One of the things the governor has suggested is that perhaps you go for a jog less often. Perhaps there is an alternative to going for a jog. Can you take an online class in your basement or living room? Are there other things you can do to decrease risk of exposure to other individuals? We want people to be able to do this — be outside and exercise — but also come up with strategies to maintain social distancing while continuing to be active.
Open spaces and parks tend to be magnets for people. Is it better to stay close to home and exercise in a neighborhood where there are two-lane streets with sidewalks on both sides so people can cross to the other side of the street, as opposed to recreating on trails?
Absolutely. Find those routes for your walks and runs and bike rides that are more likely to have fewer people on them.

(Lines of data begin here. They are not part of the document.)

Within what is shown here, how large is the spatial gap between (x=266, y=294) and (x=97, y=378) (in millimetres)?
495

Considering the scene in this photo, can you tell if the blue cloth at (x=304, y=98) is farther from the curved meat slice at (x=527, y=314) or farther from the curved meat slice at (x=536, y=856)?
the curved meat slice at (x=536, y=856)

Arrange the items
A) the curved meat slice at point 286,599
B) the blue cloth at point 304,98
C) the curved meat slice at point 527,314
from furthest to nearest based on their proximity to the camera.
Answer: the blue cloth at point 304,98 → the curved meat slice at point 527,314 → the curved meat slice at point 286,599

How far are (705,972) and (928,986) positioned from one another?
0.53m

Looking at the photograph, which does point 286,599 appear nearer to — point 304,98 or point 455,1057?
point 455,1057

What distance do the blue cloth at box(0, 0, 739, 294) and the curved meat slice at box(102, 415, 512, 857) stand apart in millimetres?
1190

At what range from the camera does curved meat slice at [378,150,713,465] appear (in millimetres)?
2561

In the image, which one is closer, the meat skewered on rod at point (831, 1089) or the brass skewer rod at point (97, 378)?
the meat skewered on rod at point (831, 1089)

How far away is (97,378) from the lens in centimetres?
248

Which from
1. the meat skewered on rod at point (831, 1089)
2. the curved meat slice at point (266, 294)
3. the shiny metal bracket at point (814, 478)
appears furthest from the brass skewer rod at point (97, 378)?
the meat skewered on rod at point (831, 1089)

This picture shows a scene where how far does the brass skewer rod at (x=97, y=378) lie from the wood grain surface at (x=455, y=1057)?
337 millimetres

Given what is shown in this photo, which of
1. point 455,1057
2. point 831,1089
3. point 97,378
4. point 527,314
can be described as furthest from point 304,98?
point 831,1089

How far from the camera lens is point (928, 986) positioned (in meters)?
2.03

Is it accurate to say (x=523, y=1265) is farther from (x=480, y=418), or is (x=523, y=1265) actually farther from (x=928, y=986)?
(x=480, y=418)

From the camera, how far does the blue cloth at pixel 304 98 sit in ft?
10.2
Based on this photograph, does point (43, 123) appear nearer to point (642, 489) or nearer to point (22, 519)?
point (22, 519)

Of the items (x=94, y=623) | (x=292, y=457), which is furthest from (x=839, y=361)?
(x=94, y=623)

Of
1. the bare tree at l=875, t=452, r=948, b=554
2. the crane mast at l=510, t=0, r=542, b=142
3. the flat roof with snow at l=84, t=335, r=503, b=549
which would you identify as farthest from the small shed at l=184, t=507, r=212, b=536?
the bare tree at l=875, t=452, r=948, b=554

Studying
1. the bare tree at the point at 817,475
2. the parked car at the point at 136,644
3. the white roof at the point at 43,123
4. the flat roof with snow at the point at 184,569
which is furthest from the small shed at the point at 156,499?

That’s a great alternative to going to a popular park. Another strategy is to go at less popular times of the day. In the spring, lots of folks are probably out midday when it’s warmest out, so instead consider going at alternate times when it’s not going to be quite so crowded.
Is there anything else you want people to know on this topic?
People should use their judgment and be smart, understand how serious this virus is and really follow those guidelines to keep themselves and the people around them healthy. At this point, we don’t feel there’s a need to close trails or limit people’s exposure to nature and exercise. But we all need to do our part so we don’t have to close trails or limit access to recreation in the state. These measures are serious, and they are about saving lives.